* **EXERCISE OBJECTIVE**
Quote the passage from the Quer o Destino text below, between "Original release" and "October 26, 2020.", inclusive.

* **TEXT SEGMENT**
- Genre: Telenovela
- Created by: Helena Amaral
- Developed by: Plural Entertainment
- Starring: Sara Barradas; Pedro Teixeira; Pedro Sousa; Filipe Vargas; Isaac Alfaiate;
- Opening theme: "Desfado" by Ana Moura
- Country of origin: Portugal
- Original language: Portuguese
- No. of episodes: 182 (189 International Version)

Original release
- Network: TVI
- Release: March 23 – October 26, 2020

Related
- Prisioneira; Bem me Quer; Amanda;

= Quer o Destino =

Quer o Destino (English title: Destiny) is a Portuguese telenovela broadcast and produced by TVI. It is written by and adapted from the Chilean telenovela Amanda. The telenovela premiered on March 23, 2020 and ended on October 26, 2020.

== Plot ==
«Quer o Destino» is a very Portuguese soap opera and possibly familiar to many who know the secrets that were buried in the estates of wealthy families in ancient Portugal.

Margarida Rosa (Sara Barradas), in her teens, after being raped and watching her own father's murder, the innocent young woman ran away from the fear of being, herself, killed in the silence of Ribatejo.

* **SOURCE DATA**
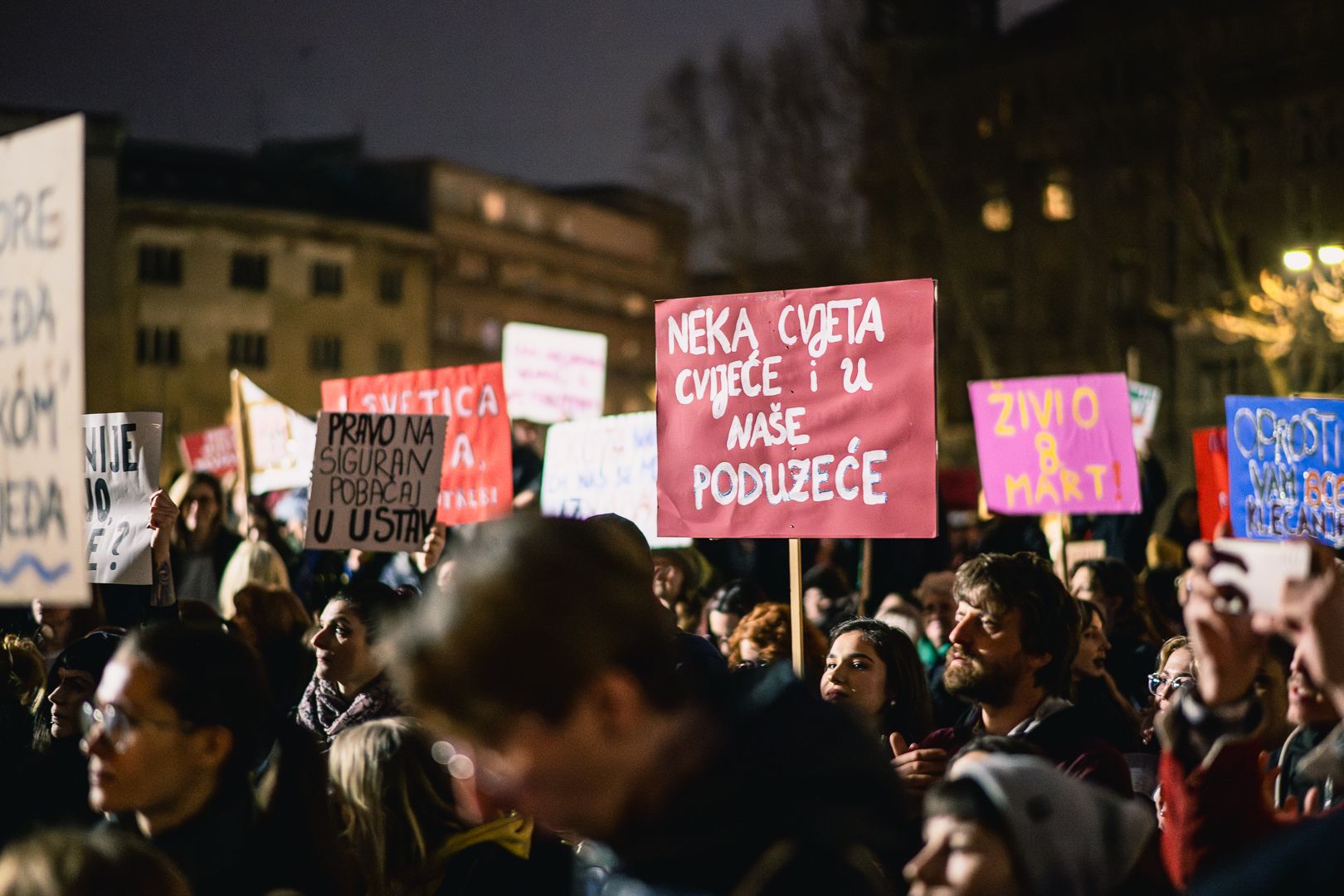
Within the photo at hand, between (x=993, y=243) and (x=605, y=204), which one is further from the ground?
(x=605, y=204)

* **WRITTEN ANSWER**
Original release
- Network: TVI
- Release: March 23 – October 26, 2020

Related
- Prisioneira; Bem me Quer; Amanda;

= Quer o Destino =

Quer o Destino (English title: Destiny) is a Portuguese telenovela broadcast and produced by TVI. It is written by and adapted from the Chilean telenovela Amanda. The telenovela premiered on March 23, 2020 and ended on October 26, 2020.